Seit 2008 steht am Karl-Heinrich-Ulrichs-Platz ein ganz besonderer Maibaum: das „Rosa Stangerl“. Ursprünglich als Zeichen der Integration und Vielfalt im Szeneviertel gedacht, war es immer auch Symbol queerer Sichtbarkeit in München. Doch der Weg war nicht nur einfach und von Vandalismus und Rechtsstreitigkeiten gezeichnet. Heute feiert die LGBTQ-Community das Maibaumfest wieder mit Bier, Schmankerln, Drag-Performances und Musik.

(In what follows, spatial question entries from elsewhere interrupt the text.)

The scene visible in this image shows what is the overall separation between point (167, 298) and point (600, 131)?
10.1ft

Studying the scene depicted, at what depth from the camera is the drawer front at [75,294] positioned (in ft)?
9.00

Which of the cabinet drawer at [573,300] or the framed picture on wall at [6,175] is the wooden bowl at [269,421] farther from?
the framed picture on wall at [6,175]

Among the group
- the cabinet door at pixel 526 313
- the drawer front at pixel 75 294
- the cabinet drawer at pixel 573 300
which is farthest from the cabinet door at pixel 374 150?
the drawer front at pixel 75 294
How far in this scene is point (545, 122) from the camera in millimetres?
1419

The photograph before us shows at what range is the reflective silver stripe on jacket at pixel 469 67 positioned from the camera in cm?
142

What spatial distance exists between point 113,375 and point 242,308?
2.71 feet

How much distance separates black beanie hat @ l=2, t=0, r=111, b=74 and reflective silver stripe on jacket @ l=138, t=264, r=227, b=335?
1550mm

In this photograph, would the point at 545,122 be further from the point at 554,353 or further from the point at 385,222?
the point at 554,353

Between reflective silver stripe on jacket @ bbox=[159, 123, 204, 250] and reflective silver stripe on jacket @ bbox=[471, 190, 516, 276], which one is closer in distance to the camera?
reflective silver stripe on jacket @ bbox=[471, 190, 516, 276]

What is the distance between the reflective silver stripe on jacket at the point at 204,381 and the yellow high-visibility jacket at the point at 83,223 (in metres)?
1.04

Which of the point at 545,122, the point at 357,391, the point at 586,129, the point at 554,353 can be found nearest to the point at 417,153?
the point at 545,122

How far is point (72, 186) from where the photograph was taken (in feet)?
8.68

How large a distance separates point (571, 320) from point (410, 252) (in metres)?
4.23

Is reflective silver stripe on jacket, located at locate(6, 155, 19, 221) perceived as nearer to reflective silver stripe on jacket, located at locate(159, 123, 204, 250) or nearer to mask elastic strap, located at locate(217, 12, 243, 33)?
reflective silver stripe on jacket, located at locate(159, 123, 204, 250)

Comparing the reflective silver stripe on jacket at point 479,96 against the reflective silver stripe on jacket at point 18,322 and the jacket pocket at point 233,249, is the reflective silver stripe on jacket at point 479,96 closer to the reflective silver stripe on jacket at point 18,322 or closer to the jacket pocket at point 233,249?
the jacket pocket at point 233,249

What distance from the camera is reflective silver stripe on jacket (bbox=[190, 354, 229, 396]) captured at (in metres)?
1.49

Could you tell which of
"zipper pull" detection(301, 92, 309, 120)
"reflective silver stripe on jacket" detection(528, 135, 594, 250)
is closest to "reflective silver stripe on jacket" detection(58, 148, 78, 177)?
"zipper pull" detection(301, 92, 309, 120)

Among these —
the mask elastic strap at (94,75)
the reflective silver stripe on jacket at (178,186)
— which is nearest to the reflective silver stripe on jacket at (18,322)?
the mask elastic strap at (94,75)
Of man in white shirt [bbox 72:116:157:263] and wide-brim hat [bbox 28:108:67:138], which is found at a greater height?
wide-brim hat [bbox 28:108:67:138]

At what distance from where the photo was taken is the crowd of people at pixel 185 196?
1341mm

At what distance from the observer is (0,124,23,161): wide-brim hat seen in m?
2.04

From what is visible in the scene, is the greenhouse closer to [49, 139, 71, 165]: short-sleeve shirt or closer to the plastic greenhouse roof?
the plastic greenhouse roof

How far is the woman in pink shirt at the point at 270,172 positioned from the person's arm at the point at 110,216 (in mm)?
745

Seit dem Mittelalter werden in Bayern Maibäume aufgestellt, um darauf hinzuweisen, dass die fruchtbare Zeit des Jahres begonnen hat. Alles innerhalb der sichtbaren Reichweite des Maibaums wächst und gedeiht und er verspricht Glück und Segen für Mensch, Vieh, Häuser und Felder. Daher wird er zentral am Dorfplatz aufgestellt, wo er bis weit in den Sommer hinein stehen bleibt. Je größer, desto besser.
Ein Maibaum für Integration und Vielfalt
Das Prinzip Sichtbarkeit ist in der LGBTQ-Community seit jeher ein Thema, mit dem sich auch der damalige Bezirksausschuss-Vorsitzende der Isarvorstadt, Alexander Miklósy, beschäftigt hatte. Er hatte die Idee, einen Maibaum zu errichten, der für die Integration und Vielfalt der Lebensstile im Szeneviertel stehen sollte. 2008 wurde diese am Karl-Heinirich-Ulrichs-Platz verwirklicht, der genau zehn Jahre zuvor als erster öffentliche Platz in München nach einem Homosexuellen benannt wurde.
Der erste "queere" Maibaum der Welt wird errichtet
"Der erste schwule Maibaum - weltweit", hies es es in der Berichterstattung. Doch die Initiatoren und auch das schwule Kommunikations- und Kulturzentrum Sub als einstiger Träger des Baumes, wollten es etwas weiter gefasst verstehen: Als "Integrations-Maibaum", sprich für das Zusammenleben der Menschen unabhängig von Hautfarbe, Religion, Einkommen und sexueller Orientierung. Dennoch galten die ersten Motive der Quersprossen am Baum den Schwulen und Lesben. Gestaltet von den Künstlern Robert C. Rore und Michael Borio stellten sie deutlich queere Motive dar, wie etwa sich küssende Männer, oder ein lesbisches Paar, stilecht in Trachten. In den kommenden Jahren haben dann andere Gruppierungen und Organisationen des Viertels die Gestaltung der Schilder übernommen, um so das Leben im Viertel schrittweise zu illustrieren. Der erste Maibaum wurde von der Deutschen Eiche gestiftet und hatte noch die traditionelle, geschnürte Bemalung in weiß-blau.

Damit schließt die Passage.